====== Extract provided

# Members- Please Post Your Projects In This Thread



## HMF (Nov 11, 2013)

Members, this is the place for you to shine!

Post your projects in this thread for all to see!


----------



## schor (Nov 11, 2013)

*Projects by Steve (schor)*

Let's get the ball rolling with a couple projects I have posted before. I hope it's ok to just post the links.

The making of a new drawbar for my milling machine. http://www.hobby-machinist.com/show...-me-BusyBee-benchtop-mill?p=158113#post158113

Drill press depth stop for a canadian buffalo 18. http://www.hobby-machinist.com/show...-stop-Canadian-buffalo-15?p=155416#post155416


----------



## schor (Nov 13, 2013)

Did you mean this thread or in this topic? I guess I should post to the topic?



Management said:


> Members, this is the place for you to shine!
> 
> Post your projects in this thread for all to see!


----------



## chip_slinger (Nov 15, 2013)

Management said:


> Members, this is the place for you to shine!
> 
> Post your projects in this thread for all to see!



How can I move older project threads to this one? I can't see any options to do it.


----------



## Tony Wells (Nov 15, 2013)

Mods have to do that. Just let someone know which one you want moved.


----------



## schor (Nov 15, 2013)

hmm, is this catching on? I really hope so.

- - - Updated - - -

Oh no, I just realized my latest project post did not have "Project:" as first in the title. I was hoping to be consistent at least with myself. Could a kindly mod change the title of my thread and prefix it with Project:

Thanks in advance


----------



## chip_slinger (Nov 15, 2013)

Tony Wells said:


> Mods have to do that. Just let someone know which one you want moved.



OK. Mods, please move the following to the new projects forum. Thanks!

http://www.hobby-machinist.com/show...ee-(Oxtool-outsidescrewball-Style)-with-Video

http://www.hobby-machinist.com/showthread.php/18793-Project-Brass-Hex-Support-for-Droopy-Shelf

http://www.hobby-machinist.com/showthread.php/18765-Project-LED-Light-for-the-Mill

http://www.hobby-machinist.com/showthread.php/18916-Job-Modifying-Electrical-Insulating-Standoffs

- - - Updated - - -



schor said:


> hmm, is this catching on? I really hope so.



I think so! Should there be a sticky with a couple of sentences for what should be in here, maybe some examples, and what kinds of things go in other categories?


----------



## Tony Wells (Nov 16, 2013)

It is from this thread that I will likely choose the PoTM each month, so let's get them in here, guys!


----------

============

Assigned task 1>
Please check each statement against the forum thread above and answer yes or no, quoting the words of the thread that settle it. (a) Only mods can move older project threads into this one. (b) schor's latest project post had "Project:" at the start of its title. (c) Tony Wells says he will likely pick the PoTM each month from this thread.
Assigned task 2>
Reproduce the passage of the forum thread that opens with the words containing "The making of" and closes with "to the topic?".

====== Data extract

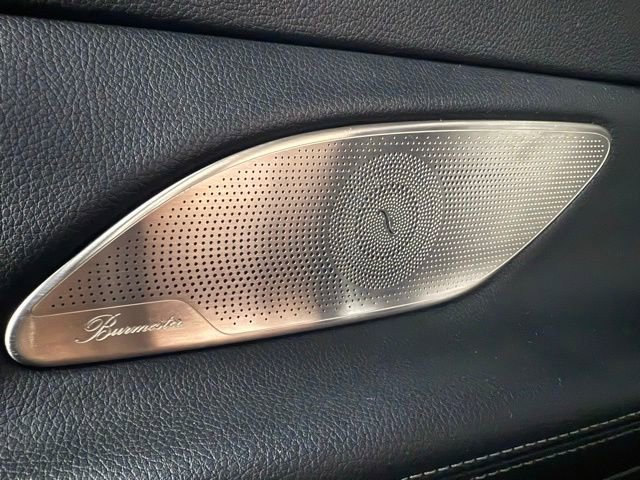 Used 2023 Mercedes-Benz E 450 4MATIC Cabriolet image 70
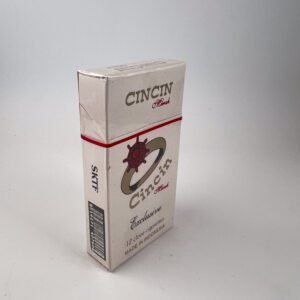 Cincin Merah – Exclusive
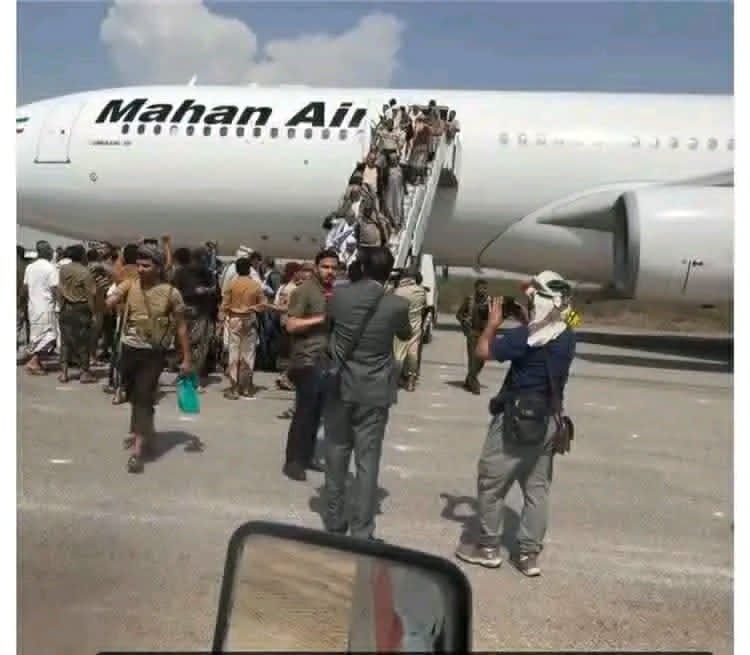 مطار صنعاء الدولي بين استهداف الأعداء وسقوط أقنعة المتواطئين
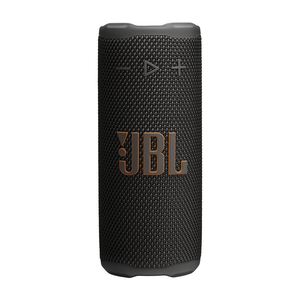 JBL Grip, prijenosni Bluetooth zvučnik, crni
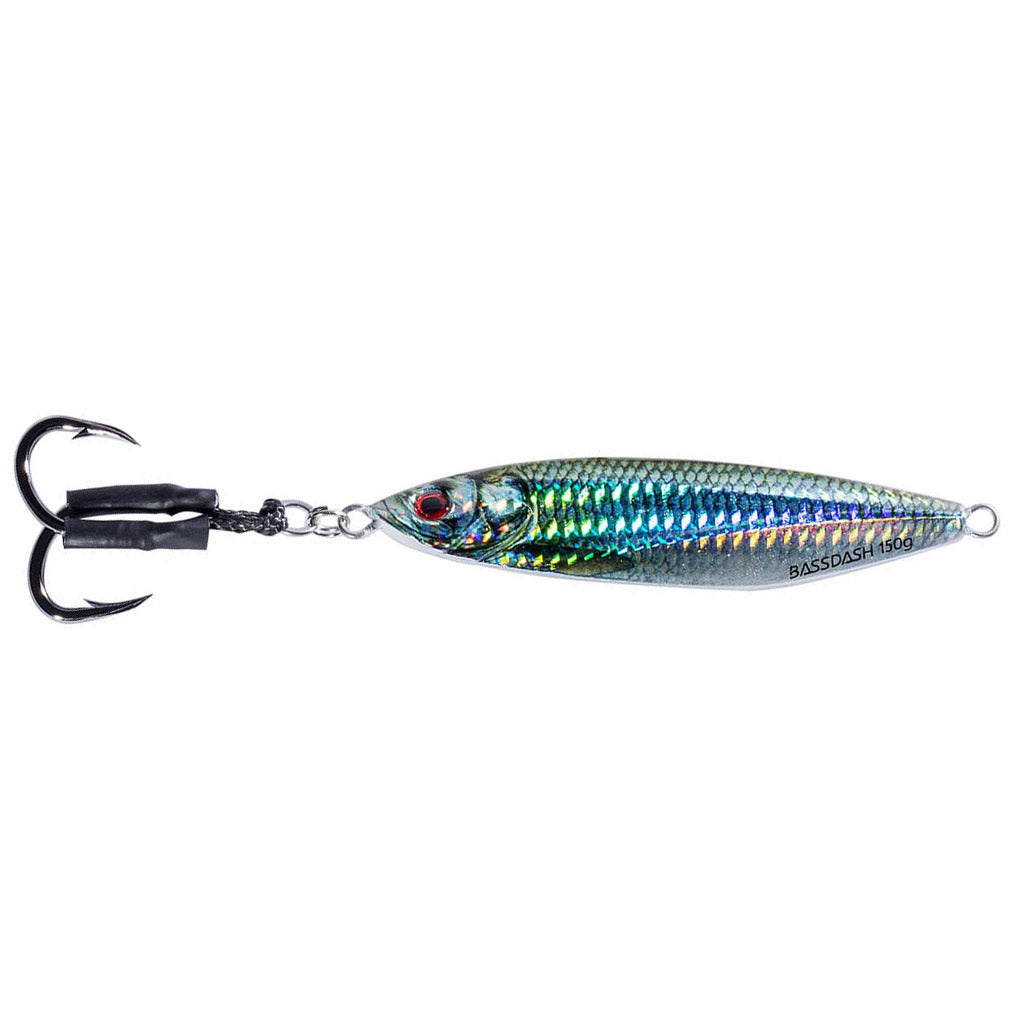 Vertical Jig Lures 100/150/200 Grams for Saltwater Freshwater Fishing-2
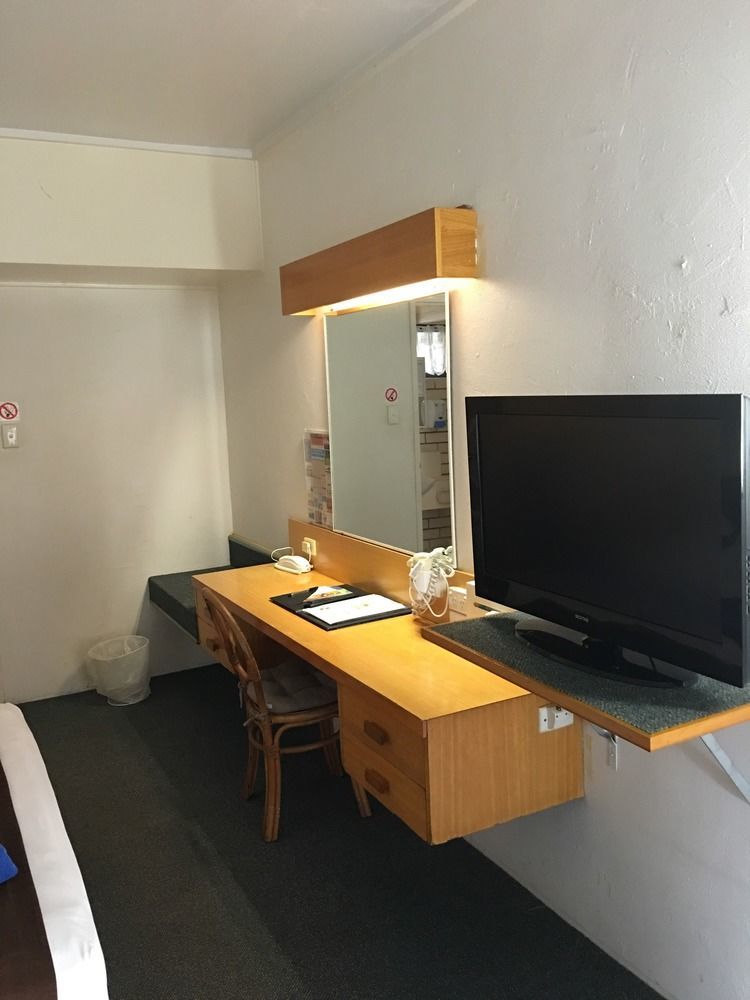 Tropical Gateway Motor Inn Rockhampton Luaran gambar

============

Expected output 1>
(a) Yes: "Mods have to do that."
(b) No: "my latest project post did not have "Project:" as first in the title"
(c) Yes: "It is from this thread that I will likely choose the PoTM each month"

Expected output 2>
The making of a new drawbar for my milling machine. http://www.hobby-machinist.com/show...-me-BusyBee-benchtop-mill?p=158113#post158113

Drill press depth stop for a canadian buffalo 18. http://www.hobby-machinist.com/show...-stop-Canadian-buffalo-15?p=155416#post155416


----------



## schor (Nov 13, 2013)

Did you mean this thread or in this topic? I guess I should post to the topic?